More parents are opting to put their schoolgoing girls on contraceptives following increased cases of teenage pregnancies.

However, this has come too late in the day because many of the girls have already given birth. A majority of the teen mothers have gone back to school.

Dr Gerald Mutisya, a gynaecologist at Kitui Referral Hospital who is in charge of reproductive health in the county, notes that between January and May, 2,200 girls aged between 15 and 19 attended antenatal care in various facilities.

In the same period, about 50 girls aged between 10 and 14 sought similar services while 500 girls delivered between January and May.

To curb this, the medic explains that a specialised team of reproductive and health promotion officers have been tasked to educate teenagers on reproductive health and dangers of early sexual activity.

“We have a number of youth friendly clinics that offer reproductive health services to teenagers,” says Dr Mutisya.

A local NGO, Sweden Mutomo Projects International, is supporting the young mothers to go back to school. So far, 50 girls from Mathima location have received full sponsorship for education. “We have a team that is involved in counselling and mentoring the teen mothers,” says the NGO’s chief executive Laureen Mwende.

She notes that the teens are also taken through family planning and reproductive health.

“This gives them and their parents an opportunity to make informed decisions on contraceptives,” Ms Mwende says.

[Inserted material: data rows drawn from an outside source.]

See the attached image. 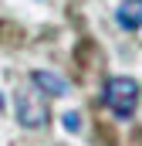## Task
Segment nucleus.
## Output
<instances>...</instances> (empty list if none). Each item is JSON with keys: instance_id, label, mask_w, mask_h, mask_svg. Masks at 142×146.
<instances>
[{"instance_id": "1", "label": "nucleus", "mask_w": 142, "mask_h": 146, "mask_svg": "<svg viewBox=\"0 0 142 146\" xmlns=\"http://www.w3.org/2000/svg\"><path fill=\"white\" fill-rule=\"evenodd\" d=\"M102 102L115 119H132L139 109V82L129 75H112L102 88Z\"/></svg>"}, {"instance_id": "2", "label": "nucleus", "mask_w": 142, "mask_h": 146, "mask_svg": "<svg viewBox=\"0 0 142 146\" xmlns=\"http://www.w3.org/2000/svg\"><path fill=\"white\" fill-rule=\"evenodd\" d=\"M17 122H20L24 129H41V126H47V102H44V95L37 92L34 85L17 95Z\"/></svg>"}, {"instance_id": "3", "label": "nucleus", "mask_w": 142, "mask_h": 146, "mask_svg": "<svg viewBox=\"0 0 142 146\" xmlns=\"http://www.w3.org/2000/svg\"><path fill=\"white\" fill-rule=\"evenodd\" d=\"M31 85H34L41 95H64L68 92V82L61 78V75H54V72H31Z\"/></svg>"}, {"instance_id": "4", "label": "nucleus", "mask_w": 142, "mask_h": 146, "mask_svg": "<svg viewBox=\"0 0 142 146\" xmlns=\"http://www.w3.org/2000/svg\"><path fill=\"white\" fill-rule=\"evenodd\" d=\"M115 21L122 31H139L142 27V3L139 0H122V7L115 10Z\"/></svg>"}, {"instance_id": "5", "label": "nucleus", "mask_w": 142, "mask_h": 146, "mask_svg": "<svg viewBox=\"0 0 142 146\" xmlns=\"http://www.w3.org/2000/svg\"><path fill=\"white\" fill-rule=\"evenodd\" d=\"M64 129H68V133H78V129H81V115H78V112H64Z\"/></svg>"}, {"instance_id": "6", "label": "nucleus", "mask_w": 142, "mask_h": 146, "mask_svg": "<svg viewBox=\"0 0 142 146\" xmlns=\"http://www.w3.org/2000/svg\"><path fill=\"white\" fill-rule=\"evenodd\" d=\"M0 109H3V95H0Z\"/></svg>"}, {"instance_id": "7", "label": "nucleus", "mask_w": 142, "mask_h": 146, "mask_svg": "<svg viewBox=\"0 0 142 146\" xmlns=\"http://www.w3.org/2000/svg\"><path fill=\"white\" fill-rule=\"evenodd\" d=\"M139 3H142V0H139Z\"/></svg>"}]
</instances>
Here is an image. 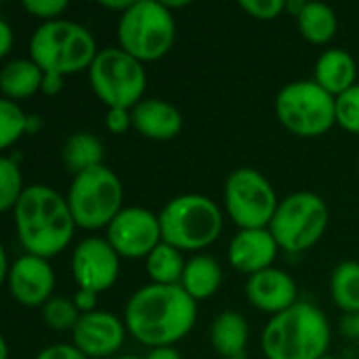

Agnes Kitheka, 21, fell pregnant when she was in Standard Six. She was 14 years then.

The girl’s mother, Grace Kalumu, says a local shopkeeper took advantage of her because she is deaf and dumb. When the man got wind of plans to arrest him, he disappeared to date.

Determined to see her last-born complete school, Kalumu enrolled her at Mutomo Primary School for the deaf in 2017 where she sat her KCPE exam and earned a place at Machakos School for the Deaf.

The second shocker came in high school. “At the end of the second term, teachers summoned me and informed me that she was pregnant. The news hit me like a thunderbolt,” she says. 

With two children, Kalumu resolved to put Agnes on contraceptives so that she could complete her studies.

The girl who is in Form 3 is on a five-year injectable.

Linah Nzuki, 19, from Ndithini village in Mathima location suffered the same fate as  Agnes. In 2018 while in Form One, she got pregnant and dropped out of school. Although she has gone back to school, Linah admits it’s not been easy.

“My performance has dropped because of divided attention between my child and school,” she says. Her aunt and guardian Vaati Ndunda advised her to go for contraceptives.

In Kiimani village, we met Jacqueline, 22, a Form 3 student nursing her one-year-old son. She went back to school after staying home for two years.

“I am now on a family planning method that I picked on the advice of my mother,” she says.